Could not figure out why it would not come out when I knew I had all the bolts out.
 






The second different 02 explorer that I have removed the famous rear bolt. New twist on making it harder, this had a tie wrap holding the wire harness to the upper manifold. Had to remove the back bolt and pull twist to get at the tie wrap.
Could not figure out why it would not come out when I knew I had all the bolts out.

I had the same problem.. Everything tie wrapped to the intake manifold.
I moved all the wiring harnesses and hoses to the firewall attachments where they are supposed to be. I had two empty bolts on the firewall where nothing was attached even though the wiring harness had plastic attachment rings.
 






We picked this one up at about 34k miles. I'm thinking the ties get put on when the transmission gets pulled just to keep the wires up out of the way.
 






Hey guys (and ladies if there are any) I am planning on replacing the drivers side valve cover and the upper intake manifold gaskets due to some leaking.

2003 4.0 SOHC Flex V6

Are there any specialty tools I need such as Torx bits?

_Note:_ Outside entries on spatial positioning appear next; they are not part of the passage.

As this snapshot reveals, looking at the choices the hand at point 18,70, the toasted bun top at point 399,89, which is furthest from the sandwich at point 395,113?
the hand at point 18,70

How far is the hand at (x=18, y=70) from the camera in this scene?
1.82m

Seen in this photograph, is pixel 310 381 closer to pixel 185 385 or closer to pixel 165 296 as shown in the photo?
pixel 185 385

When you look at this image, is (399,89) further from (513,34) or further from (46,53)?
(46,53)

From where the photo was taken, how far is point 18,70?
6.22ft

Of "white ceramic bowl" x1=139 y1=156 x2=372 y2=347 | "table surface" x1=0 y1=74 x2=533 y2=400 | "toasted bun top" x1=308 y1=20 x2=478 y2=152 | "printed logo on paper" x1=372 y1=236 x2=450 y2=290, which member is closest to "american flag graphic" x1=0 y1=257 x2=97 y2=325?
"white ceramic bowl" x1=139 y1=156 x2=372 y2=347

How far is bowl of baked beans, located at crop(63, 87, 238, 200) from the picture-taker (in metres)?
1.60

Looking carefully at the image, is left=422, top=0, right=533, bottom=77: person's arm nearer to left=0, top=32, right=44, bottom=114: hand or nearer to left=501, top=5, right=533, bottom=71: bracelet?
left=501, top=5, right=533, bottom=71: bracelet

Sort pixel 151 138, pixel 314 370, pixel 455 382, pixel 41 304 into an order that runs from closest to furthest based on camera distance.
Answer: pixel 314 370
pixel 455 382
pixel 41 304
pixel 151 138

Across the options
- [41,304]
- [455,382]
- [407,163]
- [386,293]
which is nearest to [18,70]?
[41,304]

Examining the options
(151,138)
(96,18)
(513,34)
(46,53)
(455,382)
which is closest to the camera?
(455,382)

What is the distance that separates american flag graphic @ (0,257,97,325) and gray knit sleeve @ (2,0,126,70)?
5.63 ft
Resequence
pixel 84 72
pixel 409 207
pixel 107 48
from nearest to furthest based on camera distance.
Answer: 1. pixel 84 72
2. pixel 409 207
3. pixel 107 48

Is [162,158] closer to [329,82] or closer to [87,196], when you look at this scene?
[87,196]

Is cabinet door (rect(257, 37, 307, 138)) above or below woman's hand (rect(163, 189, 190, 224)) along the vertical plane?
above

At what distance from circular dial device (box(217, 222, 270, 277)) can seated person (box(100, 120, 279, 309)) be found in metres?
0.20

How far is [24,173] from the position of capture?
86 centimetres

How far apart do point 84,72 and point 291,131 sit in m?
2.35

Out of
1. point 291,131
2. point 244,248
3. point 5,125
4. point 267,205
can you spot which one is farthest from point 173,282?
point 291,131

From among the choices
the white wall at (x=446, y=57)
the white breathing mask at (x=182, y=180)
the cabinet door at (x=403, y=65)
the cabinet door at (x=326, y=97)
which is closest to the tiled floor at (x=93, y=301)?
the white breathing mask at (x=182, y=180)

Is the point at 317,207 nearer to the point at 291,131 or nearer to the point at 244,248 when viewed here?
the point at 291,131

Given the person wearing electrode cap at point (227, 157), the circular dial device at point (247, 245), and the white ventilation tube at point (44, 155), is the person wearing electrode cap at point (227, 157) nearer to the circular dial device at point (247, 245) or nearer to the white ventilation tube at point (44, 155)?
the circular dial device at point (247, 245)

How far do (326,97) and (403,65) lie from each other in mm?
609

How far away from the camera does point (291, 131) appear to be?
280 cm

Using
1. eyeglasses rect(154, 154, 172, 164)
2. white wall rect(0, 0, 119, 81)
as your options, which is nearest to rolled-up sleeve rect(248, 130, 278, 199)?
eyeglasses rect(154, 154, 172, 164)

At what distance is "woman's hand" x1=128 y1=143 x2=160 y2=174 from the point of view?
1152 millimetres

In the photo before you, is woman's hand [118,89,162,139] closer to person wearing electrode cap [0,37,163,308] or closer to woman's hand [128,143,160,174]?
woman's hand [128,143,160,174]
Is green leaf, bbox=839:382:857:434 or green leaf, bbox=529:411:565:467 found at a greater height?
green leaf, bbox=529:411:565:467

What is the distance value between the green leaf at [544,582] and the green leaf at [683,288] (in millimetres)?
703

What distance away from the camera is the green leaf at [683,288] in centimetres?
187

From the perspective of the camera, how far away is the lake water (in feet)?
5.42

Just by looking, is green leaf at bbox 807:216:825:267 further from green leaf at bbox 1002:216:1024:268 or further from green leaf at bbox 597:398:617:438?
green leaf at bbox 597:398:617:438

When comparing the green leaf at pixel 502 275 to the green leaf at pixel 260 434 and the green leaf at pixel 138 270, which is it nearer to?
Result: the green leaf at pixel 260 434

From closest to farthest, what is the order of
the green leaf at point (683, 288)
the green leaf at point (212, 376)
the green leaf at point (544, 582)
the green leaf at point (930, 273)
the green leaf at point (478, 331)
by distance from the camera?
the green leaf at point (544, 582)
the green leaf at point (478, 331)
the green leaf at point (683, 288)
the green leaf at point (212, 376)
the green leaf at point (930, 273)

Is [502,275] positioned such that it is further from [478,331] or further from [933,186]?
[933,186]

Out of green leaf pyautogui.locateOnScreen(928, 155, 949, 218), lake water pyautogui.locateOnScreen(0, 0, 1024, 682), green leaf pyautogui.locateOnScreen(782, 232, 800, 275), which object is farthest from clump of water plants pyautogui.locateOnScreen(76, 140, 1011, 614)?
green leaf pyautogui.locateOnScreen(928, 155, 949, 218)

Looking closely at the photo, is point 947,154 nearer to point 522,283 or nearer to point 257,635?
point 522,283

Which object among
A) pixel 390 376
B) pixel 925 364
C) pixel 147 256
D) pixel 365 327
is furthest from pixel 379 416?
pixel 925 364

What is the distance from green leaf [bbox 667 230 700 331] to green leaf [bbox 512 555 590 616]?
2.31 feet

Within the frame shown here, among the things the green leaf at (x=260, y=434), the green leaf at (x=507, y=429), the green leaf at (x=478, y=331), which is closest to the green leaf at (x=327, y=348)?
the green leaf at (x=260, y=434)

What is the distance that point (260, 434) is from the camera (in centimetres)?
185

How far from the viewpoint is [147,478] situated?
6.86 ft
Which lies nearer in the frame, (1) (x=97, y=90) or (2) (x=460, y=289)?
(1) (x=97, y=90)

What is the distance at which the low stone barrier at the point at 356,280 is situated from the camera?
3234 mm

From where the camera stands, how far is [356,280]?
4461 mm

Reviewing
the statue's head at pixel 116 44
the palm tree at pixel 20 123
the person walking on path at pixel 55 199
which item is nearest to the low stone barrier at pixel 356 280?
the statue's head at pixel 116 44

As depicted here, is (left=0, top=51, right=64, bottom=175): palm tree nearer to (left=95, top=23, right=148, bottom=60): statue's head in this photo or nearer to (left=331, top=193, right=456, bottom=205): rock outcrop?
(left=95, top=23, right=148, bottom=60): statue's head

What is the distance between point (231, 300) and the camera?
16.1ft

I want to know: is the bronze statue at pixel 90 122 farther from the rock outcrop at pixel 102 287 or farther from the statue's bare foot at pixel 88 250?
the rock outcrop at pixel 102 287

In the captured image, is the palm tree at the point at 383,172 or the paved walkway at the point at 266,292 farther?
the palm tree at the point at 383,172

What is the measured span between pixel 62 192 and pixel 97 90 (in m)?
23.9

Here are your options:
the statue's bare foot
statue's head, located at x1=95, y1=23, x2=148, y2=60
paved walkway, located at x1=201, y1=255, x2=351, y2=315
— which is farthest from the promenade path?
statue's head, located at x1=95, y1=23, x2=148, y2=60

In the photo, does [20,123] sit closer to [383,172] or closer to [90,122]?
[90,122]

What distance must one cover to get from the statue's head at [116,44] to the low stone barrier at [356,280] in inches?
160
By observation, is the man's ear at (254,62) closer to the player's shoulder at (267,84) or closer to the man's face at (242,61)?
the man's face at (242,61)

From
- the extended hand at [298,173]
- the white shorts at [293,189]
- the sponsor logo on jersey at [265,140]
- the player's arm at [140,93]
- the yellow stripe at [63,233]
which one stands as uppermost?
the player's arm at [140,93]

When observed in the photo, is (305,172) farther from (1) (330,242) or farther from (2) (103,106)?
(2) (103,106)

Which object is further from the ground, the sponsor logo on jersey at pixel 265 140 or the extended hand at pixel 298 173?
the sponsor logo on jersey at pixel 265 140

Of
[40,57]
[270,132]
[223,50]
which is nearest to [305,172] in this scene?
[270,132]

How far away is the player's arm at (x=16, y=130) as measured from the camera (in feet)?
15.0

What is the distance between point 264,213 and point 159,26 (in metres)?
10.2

Also are there any How-To's anywhere? I searched and could not come up with any.
Just a tip to try before replacing your valve cover gaskets. I also had a small leak coming from the outside back of the drivers side valve cover on my ‘02 Mountaineer 4.0 V6. It was leaking onto the exhaust manifold and creating a burnt oil smell. I was also getting dime size drip puddles on the garage floor. First I made sure that the valve cover bolts were snug. Then I drained the oil and oil filter. I refilled the oil with 4 qts of conventional high mileage 5w30 motor oil and 1 qt bottle of Lucas Oil Stop Leak (regular, not synthetic). After driving 100 miles or so the leak stopped. The Lucas product really worked. I do the same oil change with Lucas every 5000 miles. If I go much longer (say 6K miles) it starts leaking again. I guess the additives eventually break down. My daughter also had a engine seal leak in her ‘08 Escape, it was also leaking on the exhaust manifold. Lucas solved that problem also.
Keep in mind that motor oil leaking on a hot exhaust manifold will burn and smell but it will not ignite so don’t fear a fire from a small oil leak.
 






Keep in mind that motor oil leaking on a hot exhaust manifold will burn and smell but it will not ignite so don’t fear a fire from a small oil leak.
Good to know, as I have what is likely a similar oil leak onto the exhaust manifold. Haven't driven the Explorer since discovering the problem but will have to drive it 11 miles to the mechanic near work on Friday to get my new radiator and hoses installed and the valve cover gaskets replaced. Was hoping today would be the day, but one of the Motorcraft hoses I ordered was the wrong one (D'oh!) so waiting for delivery of the correct one.